If limit is unspecified, negative, or zero, then there is no limit on the number of matches or returned fields. Additionally, if limit is zero, trailing empty fields are discarded.

It's often desirable to skip leading empty fields as well, as awk(1) and bash(1) do in processing fields. To do this, use String.trim before calling strsplit.

Examples

Split a colon-separated list (e.g., a line from /etc/passwd):

> strsplit('nobody:*:-2:-2:Nobody User:/var/empty:/usr/bin/false', ':');
[ 'nobody', '*', '-2', '-2', 'Nobody User', '/var/empty', '/usr/bin/false' ]

Split a whitespace-separated list (e.g., output from "ps"):

> strsplit('86008 ttys000    0:00.05 -bash', /\s+/);
[ '86008', 'ttys000', '0:00.05', '-bash' ]

Similarly, split a line into words:

> strsplit('How about a game of chess?', /\s+/)
[ 'How', 'about', 'a', 'game', 'of', 'chess?' ]

Some tabular data formats allow the last field to contain the delimeter. The reader is expected to know how many fields there are to avoid getting confused. The number of fields can be specified with the limit argument:

> /* 4 Fields: Games, Wins, Losses, Team Name */
> strsplit('101 55 46 San Francisco Giants', ' ', 4);
[ '101', '55', '46', 'San Francisco Giants' ]

See node-tab for a higher-level interface to read and write tabular data.

Notes

As described above, strsplit is similar to String.split, but limits the number of times the pattern is matched rather than simply the number of matched fields returned. If you actually want only the first N matches, then specify no limit and call slice on the result (or just use String.split). If limit is negative or unspecified, the behavior is exactly identical to str.split(pattern).

By comparison, here's String.split:

> 'alpha bravo charlie delta'.split(' ', 3)
[ 'alpha', 'bravo', 'charlie' ]

and here's strsplit:

> strsplit('alpha bravo charlie delta', ' ', 3)
[ 'alpha', 'bravo', 'charlie delta' ]

This is the behavior implemented by split in Perl, Java, and Python.

Background: survey of "split" in Java, Perl, and Python

The tests directory contains test cases and test programs in Java, Perl, and Python for figuring out what these language's string split function does.
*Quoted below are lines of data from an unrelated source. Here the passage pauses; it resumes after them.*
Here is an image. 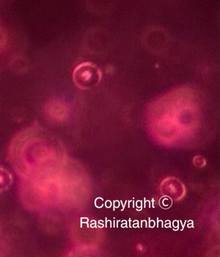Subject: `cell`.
<instances>
[{
    "label": "cell",
    "mask_w": 220,
    "mask_h": 257,
    "mask_svg": "<svg viewBox=\"0 0 220 257\" xmlns=\"http://www.w3.org/2000/svg\"><path fill=\"white\" fill-rule=\"evenodd\" d=\"M47 115L55 120H61L66 114V109L61 102L52 101L48 103L46 109Z\"/></svg>",
    "instance_id": "obj_2"
},
{
    "label": "cell",
    "mask_w": 220,
    "mask_h": 257,
    "mask_svg": "<svg viewBox=\"0 0 220 257\" xmlns=\"http://www.w3.org/2000/svg\"><path fill=\"white\" fill-rule=\"evenodd\" d=\"M6 42V36L5 34L4 31L2 29L1 27H0V49L5 45Z\"/></svg>",
    "instance_id": "obj_5"
},
{
    "label": "cell",
    "mask_w": 220,
    "mask_h": 257,
    "mask_svg": "<svg viewBox=\"0 0 220 257\" xmlns=\"http://www.w3.org/2000/svg\"><path fill=\"white\" fill-rule=\"evenodd\" d=\"M193 163L196 167L202 168L206 164V161L202 157L196 156L193 159Z\"/></svg>",
    "instance_id": "obj_4"
},
{
    "label": "cell",
    "mask_w": 220,
    "mask_h": 257,
    "mask_svg": "<svg viewBox=\"0 0 220 257\" xmlns=\"http://www.w3.org/2000/svg\"><path fill=\"white\" fill-rule=\"evenodd\" d=\"M72 77L77 88L88 90L94 88L100 82L102 72L94 63L84 62L74 69Z\"/></svg>",
    "instance_id": "obj_1"
},
{
    "label": "cell",
    "mask_w": 220,
    "mask_h": 257,
    "mask_svg": "<svg viewBox=\"0 0 220 257\" xmlns=\"http://www.w3.org/2000/svg\"><path fill=\"white\" fill-rule=\"evenodd\" d=\"M13 182L12 175L5 168L0 167V193L7 190Z\"/></svg>",
    "instance_id": "obj_3"
},
{
    "label": "cell",
    "mask_w": 220,
    "mask_h": 257,
    "mask_svg": "<svg viewBox=\"0 0 220 257\" xmlns=\"http://www.w3.org/2000/svg\"><path fill=\"white\" fill-rule=\"evenodd\" d=\"M137 248H140V250H142V249H143V245H142V247H140V245H138V246H137Z\"/></svg>",
    "instance_id": "obj_6"
}]
</instances>
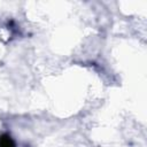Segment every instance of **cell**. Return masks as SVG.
<instances>
[{
    "label": "cell",
    "mask_w": 147,
    "mask_h": 147,
    "mask_svg": "<svg viewBox=\"0 0 147 147\" xmlns=\"http://www.w3.org/2000/svg\"><path fill=\"white\" fill-rule=\"evenodd\" d=\"M0 147H15V142L9 134H1L0 136Z\"/></svg>",
    "instance_id": "1"
}]
</instances>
Specifically, this is:

  • Java: String.split.
  • Perl: split.
  • Python: re.split. While the "split" method on strings may be more common, it does not handle regular expressions, while the Java and Perl counterparts do.
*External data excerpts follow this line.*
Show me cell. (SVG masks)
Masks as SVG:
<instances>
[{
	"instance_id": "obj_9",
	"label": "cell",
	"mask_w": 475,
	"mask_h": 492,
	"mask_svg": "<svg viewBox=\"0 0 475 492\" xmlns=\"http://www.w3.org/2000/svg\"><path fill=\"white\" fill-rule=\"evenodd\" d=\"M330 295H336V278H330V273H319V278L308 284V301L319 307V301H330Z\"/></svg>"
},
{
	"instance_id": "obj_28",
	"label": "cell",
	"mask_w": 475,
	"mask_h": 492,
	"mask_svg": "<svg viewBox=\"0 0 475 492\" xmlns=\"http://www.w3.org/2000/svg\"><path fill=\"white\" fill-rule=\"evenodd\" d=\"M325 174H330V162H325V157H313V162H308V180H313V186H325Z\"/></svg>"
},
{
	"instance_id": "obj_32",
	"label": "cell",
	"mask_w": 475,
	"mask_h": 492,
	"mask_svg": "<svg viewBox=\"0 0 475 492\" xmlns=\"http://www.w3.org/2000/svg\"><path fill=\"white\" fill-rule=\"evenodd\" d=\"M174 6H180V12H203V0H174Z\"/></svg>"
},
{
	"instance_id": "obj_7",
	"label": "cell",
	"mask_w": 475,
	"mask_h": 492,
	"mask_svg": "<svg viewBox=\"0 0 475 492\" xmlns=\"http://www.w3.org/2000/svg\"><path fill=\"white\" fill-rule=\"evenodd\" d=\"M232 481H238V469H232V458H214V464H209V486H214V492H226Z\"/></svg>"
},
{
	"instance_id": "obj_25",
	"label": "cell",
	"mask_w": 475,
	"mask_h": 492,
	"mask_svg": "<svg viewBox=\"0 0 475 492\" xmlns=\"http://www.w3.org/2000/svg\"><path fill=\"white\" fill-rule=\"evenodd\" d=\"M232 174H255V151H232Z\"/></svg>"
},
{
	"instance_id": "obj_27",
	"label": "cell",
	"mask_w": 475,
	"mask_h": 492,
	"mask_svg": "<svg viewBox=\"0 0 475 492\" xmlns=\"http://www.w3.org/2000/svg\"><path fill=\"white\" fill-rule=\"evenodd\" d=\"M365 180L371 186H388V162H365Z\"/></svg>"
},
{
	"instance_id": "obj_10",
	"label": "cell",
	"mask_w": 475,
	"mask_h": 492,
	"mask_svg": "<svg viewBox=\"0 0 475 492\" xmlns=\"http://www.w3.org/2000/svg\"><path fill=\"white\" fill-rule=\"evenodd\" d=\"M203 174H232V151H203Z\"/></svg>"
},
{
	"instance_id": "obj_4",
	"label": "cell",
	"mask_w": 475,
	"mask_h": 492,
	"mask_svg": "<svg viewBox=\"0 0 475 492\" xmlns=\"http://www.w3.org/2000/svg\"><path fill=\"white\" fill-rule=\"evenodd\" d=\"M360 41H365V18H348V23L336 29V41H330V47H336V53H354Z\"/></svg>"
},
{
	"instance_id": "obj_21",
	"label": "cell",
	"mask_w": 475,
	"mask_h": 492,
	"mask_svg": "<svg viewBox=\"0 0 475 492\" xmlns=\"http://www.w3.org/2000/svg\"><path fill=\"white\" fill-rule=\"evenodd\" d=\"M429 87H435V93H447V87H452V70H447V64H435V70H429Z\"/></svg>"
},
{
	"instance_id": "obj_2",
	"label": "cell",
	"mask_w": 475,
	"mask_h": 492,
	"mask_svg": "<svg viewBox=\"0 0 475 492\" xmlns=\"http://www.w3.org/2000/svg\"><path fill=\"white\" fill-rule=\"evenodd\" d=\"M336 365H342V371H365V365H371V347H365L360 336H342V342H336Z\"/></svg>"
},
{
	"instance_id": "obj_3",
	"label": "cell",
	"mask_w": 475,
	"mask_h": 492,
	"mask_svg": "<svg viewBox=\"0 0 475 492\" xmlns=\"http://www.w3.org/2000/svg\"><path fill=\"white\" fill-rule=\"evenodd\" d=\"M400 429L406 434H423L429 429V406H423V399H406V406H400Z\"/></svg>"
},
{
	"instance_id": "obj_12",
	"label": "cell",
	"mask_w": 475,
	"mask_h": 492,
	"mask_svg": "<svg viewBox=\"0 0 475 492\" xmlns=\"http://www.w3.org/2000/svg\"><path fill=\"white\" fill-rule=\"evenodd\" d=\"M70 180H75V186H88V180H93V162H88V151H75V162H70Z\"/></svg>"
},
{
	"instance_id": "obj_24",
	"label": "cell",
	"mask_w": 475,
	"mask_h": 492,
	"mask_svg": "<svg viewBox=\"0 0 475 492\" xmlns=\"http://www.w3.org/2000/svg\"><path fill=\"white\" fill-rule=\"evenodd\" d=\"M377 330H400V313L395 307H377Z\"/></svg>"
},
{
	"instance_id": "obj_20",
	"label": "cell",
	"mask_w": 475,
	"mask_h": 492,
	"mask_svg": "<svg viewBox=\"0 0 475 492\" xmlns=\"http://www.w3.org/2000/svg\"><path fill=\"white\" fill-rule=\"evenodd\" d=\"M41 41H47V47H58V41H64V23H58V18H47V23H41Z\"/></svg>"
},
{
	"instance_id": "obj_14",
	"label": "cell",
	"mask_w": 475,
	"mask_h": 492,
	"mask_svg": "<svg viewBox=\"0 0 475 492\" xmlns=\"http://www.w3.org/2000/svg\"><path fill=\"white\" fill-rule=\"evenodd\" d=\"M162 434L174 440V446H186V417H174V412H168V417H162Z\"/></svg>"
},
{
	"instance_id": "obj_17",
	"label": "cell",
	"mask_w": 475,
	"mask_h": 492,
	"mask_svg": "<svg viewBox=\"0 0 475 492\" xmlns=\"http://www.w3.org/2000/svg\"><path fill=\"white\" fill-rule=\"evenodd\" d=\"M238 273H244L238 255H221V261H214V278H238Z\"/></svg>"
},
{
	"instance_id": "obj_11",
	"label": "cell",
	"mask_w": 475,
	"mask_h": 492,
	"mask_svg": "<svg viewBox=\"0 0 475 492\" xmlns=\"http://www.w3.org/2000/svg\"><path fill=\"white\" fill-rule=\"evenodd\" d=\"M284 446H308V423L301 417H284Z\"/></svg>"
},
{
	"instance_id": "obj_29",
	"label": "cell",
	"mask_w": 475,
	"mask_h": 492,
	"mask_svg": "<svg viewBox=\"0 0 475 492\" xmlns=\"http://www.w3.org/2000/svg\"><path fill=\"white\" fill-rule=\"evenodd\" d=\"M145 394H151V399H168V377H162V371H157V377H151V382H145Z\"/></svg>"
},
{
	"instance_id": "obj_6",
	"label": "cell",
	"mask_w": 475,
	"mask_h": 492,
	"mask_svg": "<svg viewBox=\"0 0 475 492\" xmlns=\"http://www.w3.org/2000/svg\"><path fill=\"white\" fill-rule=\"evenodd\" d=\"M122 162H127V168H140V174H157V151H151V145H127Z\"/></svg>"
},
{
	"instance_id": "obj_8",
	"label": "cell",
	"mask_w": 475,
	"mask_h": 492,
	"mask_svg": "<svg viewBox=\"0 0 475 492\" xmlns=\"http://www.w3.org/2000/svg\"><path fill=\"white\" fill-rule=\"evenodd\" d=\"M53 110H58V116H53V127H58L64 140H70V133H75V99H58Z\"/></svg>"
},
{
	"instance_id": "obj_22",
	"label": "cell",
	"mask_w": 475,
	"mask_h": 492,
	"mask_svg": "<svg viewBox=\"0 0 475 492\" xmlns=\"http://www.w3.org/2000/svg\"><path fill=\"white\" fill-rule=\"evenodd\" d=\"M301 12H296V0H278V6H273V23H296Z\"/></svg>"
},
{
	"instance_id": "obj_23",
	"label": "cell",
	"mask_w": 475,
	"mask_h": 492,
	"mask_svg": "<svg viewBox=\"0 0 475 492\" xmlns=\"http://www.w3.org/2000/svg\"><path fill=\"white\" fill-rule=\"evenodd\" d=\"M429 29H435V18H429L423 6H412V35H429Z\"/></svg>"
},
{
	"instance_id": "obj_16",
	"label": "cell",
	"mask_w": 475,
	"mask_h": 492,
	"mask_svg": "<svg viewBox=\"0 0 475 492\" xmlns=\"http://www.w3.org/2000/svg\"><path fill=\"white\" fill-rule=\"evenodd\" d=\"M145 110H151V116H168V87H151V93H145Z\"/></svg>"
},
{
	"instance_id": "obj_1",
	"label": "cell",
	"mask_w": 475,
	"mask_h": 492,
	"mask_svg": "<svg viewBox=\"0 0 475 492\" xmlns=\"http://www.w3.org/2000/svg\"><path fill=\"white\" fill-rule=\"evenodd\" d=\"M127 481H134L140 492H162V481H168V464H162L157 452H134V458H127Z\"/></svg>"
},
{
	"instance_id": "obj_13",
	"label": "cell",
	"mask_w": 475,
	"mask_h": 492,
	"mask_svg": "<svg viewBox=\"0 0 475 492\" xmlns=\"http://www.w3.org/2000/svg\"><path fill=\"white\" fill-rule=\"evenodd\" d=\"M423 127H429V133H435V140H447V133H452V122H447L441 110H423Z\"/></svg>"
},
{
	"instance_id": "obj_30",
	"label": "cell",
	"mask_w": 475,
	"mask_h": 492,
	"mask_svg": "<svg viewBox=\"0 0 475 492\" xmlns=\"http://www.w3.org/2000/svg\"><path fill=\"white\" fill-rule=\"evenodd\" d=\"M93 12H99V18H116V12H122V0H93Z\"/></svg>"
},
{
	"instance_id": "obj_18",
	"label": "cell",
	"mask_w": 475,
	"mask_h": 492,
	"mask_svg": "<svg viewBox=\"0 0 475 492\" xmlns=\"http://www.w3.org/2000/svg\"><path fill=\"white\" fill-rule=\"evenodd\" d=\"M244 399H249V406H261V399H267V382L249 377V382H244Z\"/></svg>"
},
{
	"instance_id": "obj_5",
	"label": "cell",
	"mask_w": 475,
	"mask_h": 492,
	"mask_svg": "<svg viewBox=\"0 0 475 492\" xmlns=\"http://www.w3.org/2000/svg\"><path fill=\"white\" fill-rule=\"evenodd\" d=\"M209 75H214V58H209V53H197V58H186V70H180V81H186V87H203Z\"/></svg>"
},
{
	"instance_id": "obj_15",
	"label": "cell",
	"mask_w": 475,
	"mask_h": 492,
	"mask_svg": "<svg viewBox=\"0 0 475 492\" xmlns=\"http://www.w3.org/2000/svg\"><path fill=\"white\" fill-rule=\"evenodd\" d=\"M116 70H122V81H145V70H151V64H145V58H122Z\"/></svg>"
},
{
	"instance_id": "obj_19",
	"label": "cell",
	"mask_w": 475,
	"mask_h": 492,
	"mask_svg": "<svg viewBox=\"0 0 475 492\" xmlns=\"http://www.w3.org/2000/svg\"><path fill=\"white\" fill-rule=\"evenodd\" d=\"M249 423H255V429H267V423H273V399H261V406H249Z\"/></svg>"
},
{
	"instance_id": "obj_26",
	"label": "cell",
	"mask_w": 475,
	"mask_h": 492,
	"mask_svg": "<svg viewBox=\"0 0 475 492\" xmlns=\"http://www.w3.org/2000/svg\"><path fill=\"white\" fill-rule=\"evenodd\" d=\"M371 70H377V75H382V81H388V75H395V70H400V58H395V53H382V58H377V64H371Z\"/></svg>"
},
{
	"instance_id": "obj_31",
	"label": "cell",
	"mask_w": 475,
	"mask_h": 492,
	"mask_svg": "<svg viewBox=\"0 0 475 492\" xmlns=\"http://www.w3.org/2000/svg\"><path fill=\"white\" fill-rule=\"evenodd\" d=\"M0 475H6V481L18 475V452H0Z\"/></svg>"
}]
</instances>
For comparison, there's also a test case for this implementation of "strsplit". in JavaScript.

The test cases here test both a simple string as a splitter (a space) and a simple regular expression (\s+, indicating some non-zero number of whitespace characters), as well as various values of the optional "limit" parameter.

In summary, in all of the cases tried, the Java and Perl implementations are identical. The Python implementation differs in a few ways:

  • The "limit" argument is off-by-one relative to the Java and Perl APIs. It represents the maximum number of splits to be made, rather than the maximum number of returned fields.
  • -1 for "limit" is not special, and seems to mean that at most -1 splits will be made, meaning the string is not split at all. In Java and Perl, -1 means there is no limit to the number of returned fields.
  • Java and Perl strip trailing empty fields when "limit" is 0. Python never strips trailing empty fields.
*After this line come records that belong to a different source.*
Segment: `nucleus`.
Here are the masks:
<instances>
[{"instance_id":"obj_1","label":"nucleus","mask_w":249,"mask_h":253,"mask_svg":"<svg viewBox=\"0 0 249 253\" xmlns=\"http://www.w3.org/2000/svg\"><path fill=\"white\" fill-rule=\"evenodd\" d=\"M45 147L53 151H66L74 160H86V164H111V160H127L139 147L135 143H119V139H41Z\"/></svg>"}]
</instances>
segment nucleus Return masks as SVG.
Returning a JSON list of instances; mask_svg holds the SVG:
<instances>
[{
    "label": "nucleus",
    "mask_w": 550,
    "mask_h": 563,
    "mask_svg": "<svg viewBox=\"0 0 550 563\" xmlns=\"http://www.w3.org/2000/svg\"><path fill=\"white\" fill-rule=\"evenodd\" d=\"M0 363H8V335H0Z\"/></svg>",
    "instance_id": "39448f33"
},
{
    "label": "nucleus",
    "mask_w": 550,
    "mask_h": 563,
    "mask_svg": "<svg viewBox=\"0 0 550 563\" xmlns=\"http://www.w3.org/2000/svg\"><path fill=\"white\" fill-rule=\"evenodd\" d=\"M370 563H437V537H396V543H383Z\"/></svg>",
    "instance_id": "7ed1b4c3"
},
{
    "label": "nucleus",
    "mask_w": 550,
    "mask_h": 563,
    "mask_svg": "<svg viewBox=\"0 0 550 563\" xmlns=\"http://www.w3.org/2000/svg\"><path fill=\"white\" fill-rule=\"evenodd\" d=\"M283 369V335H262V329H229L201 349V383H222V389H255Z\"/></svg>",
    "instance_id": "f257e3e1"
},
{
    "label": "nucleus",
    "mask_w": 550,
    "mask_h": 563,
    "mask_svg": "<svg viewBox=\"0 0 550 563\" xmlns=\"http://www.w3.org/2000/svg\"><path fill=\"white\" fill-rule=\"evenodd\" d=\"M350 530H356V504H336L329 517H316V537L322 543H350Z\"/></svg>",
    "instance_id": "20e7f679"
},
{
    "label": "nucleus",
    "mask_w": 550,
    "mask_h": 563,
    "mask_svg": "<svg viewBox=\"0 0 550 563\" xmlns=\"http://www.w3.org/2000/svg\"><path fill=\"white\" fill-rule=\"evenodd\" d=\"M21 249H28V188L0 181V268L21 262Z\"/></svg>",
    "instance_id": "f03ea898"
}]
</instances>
JavaScript has a "split" method, but it behaves substantially different than all of these implementations when "limit" is specified. This implementation of "strsplit" for JavaScript mirrors the Java and Perl implementations, as the differences in Python do not seem substantial or better.

The remaining use case that would be nice to address is splitting fields the way awk(1) and bash(1) do, which is to strip leading whitespace. Python's string split also does this, but only if you specify None as the pattern. strsplit doesn't support this; just trim the string first if you want that behavior.